**Work instructions**
When a line below holds the string "COPPER", show that line.

Extracted page text data:

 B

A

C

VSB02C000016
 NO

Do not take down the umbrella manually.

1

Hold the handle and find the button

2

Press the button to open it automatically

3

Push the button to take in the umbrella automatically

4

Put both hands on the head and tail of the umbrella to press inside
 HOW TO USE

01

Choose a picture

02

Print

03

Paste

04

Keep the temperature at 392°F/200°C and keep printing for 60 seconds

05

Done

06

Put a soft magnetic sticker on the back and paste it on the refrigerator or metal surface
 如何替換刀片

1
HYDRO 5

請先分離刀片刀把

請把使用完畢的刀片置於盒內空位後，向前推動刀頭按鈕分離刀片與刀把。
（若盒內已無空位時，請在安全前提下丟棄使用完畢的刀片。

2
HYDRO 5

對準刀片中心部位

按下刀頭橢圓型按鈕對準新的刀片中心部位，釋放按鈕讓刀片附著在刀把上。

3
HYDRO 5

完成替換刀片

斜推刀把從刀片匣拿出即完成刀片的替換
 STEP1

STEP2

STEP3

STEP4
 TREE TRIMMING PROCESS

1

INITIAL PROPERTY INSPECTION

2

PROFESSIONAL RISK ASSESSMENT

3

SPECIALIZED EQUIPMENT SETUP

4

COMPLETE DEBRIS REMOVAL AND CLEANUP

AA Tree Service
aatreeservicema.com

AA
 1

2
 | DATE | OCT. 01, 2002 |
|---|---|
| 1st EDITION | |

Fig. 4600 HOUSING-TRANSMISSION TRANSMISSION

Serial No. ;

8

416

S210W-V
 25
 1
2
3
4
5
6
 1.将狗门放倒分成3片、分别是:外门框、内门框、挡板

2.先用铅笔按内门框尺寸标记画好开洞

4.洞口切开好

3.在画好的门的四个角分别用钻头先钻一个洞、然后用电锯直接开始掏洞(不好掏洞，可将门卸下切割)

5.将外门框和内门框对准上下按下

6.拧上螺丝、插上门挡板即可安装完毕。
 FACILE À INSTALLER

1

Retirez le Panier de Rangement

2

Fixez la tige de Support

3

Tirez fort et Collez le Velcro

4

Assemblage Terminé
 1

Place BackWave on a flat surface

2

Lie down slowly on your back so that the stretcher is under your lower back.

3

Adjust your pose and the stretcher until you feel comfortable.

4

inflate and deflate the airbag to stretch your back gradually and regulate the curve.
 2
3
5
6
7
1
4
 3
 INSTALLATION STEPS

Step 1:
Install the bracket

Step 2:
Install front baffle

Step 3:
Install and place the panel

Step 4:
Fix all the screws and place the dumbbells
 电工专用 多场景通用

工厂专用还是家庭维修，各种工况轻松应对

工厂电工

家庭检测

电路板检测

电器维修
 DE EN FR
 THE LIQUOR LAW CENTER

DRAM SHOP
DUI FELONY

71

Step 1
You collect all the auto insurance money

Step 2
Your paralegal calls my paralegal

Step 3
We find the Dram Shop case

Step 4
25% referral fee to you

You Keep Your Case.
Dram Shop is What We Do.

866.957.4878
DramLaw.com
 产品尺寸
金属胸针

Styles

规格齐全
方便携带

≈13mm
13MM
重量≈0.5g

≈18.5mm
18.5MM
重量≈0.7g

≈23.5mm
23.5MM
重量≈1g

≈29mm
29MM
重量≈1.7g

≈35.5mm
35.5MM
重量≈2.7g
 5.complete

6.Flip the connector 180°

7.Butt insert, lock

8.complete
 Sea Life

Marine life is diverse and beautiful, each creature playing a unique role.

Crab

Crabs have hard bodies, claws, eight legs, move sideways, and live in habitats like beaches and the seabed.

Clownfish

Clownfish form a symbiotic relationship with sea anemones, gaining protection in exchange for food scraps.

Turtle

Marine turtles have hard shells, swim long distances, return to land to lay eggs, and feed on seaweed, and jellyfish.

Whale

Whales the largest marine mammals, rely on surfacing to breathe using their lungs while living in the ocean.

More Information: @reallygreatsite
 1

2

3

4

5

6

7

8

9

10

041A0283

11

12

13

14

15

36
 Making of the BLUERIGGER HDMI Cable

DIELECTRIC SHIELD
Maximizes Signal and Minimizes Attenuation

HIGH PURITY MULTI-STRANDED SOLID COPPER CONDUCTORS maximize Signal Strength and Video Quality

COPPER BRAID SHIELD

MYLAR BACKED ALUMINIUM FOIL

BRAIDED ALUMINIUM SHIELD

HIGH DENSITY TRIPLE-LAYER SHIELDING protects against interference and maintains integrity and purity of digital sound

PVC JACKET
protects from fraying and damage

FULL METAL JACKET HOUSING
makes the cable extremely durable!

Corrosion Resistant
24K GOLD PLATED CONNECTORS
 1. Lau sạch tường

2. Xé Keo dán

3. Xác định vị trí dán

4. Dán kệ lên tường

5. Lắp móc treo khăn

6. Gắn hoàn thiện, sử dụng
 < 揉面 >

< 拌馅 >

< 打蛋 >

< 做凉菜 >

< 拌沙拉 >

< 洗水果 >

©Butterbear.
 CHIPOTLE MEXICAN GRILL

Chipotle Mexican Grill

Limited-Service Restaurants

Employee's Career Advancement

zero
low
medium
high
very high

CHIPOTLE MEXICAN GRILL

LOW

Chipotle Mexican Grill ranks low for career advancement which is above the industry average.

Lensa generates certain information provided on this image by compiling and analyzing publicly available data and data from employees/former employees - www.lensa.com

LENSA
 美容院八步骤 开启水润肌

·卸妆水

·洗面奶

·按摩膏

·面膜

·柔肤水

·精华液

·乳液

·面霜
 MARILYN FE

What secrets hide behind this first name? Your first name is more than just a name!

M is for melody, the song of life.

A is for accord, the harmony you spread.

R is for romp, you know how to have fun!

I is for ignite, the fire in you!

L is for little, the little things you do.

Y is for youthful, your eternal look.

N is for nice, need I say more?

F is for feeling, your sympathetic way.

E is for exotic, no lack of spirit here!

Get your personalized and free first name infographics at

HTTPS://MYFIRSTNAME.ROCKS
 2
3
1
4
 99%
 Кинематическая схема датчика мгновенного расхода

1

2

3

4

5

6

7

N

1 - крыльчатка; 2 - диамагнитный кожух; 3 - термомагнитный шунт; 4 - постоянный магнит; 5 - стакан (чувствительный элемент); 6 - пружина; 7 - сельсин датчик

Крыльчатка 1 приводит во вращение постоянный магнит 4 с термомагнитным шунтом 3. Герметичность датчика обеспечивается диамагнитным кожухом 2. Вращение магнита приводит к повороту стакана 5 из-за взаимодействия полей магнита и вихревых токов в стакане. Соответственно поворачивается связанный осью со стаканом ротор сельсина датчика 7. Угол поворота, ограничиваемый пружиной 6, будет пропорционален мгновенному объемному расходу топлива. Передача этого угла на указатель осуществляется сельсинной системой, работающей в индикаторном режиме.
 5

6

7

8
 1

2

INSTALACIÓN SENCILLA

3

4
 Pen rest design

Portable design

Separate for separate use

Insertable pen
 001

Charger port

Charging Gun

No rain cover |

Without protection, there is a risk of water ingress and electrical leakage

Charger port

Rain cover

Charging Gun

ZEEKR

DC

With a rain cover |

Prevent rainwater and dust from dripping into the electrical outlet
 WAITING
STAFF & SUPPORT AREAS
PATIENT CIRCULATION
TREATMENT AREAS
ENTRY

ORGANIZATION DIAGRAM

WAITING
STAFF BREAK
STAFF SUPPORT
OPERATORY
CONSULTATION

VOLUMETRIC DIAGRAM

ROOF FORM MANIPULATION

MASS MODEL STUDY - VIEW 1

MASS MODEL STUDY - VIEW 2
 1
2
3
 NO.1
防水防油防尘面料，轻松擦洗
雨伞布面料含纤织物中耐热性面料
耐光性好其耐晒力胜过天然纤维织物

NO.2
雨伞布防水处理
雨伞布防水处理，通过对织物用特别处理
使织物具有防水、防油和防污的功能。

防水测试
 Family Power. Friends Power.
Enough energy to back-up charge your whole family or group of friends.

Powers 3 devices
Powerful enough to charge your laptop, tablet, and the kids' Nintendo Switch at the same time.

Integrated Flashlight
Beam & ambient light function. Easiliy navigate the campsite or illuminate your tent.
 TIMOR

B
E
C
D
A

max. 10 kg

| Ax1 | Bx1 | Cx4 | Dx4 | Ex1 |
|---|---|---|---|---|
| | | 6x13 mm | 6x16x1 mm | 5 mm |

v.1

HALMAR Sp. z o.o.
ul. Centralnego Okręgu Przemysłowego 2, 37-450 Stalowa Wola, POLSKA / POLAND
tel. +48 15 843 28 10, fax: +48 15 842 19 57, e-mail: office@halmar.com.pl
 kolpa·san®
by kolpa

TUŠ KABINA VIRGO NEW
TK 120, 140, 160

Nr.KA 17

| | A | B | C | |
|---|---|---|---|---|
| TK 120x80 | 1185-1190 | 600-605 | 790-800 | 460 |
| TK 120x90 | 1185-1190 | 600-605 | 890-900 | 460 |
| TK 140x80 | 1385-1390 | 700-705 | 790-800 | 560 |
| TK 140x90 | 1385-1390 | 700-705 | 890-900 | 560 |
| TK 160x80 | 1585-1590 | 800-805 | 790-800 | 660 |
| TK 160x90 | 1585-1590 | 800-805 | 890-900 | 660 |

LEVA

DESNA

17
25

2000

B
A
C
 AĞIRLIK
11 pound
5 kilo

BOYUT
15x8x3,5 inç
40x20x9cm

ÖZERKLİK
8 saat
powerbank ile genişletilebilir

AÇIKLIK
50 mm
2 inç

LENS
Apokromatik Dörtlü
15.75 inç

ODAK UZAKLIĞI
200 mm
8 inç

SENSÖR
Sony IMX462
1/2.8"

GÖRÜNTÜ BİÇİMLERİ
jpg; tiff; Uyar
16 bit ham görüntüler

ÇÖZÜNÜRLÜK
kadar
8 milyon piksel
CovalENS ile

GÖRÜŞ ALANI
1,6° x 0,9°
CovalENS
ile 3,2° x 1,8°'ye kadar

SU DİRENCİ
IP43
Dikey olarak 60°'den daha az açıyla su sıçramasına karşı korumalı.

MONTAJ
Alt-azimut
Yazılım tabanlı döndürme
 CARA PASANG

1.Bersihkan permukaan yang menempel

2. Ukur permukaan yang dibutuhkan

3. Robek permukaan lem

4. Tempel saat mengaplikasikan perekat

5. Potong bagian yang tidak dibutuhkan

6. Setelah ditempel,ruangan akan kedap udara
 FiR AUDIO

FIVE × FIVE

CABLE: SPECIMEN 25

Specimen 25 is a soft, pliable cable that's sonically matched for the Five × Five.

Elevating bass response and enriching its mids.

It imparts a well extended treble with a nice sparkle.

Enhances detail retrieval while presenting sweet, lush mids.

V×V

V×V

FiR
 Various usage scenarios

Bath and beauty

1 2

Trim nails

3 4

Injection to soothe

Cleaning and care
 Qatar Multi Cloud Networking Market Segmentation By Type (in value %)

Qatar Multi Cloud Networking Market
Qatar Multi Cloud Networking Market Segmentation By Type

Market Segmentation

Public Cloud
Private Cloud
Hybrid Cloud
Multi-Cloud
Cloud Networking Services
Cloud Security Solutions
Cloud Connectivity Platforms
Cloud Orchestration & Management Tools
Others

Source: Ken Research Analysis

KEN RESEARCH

**Task solution**
HIGH PURITY MULTI-STRANDED SOLID COPPER CONDUCTORS maximize Signal Strength and Video Quality
COPPER BRAID SHIELD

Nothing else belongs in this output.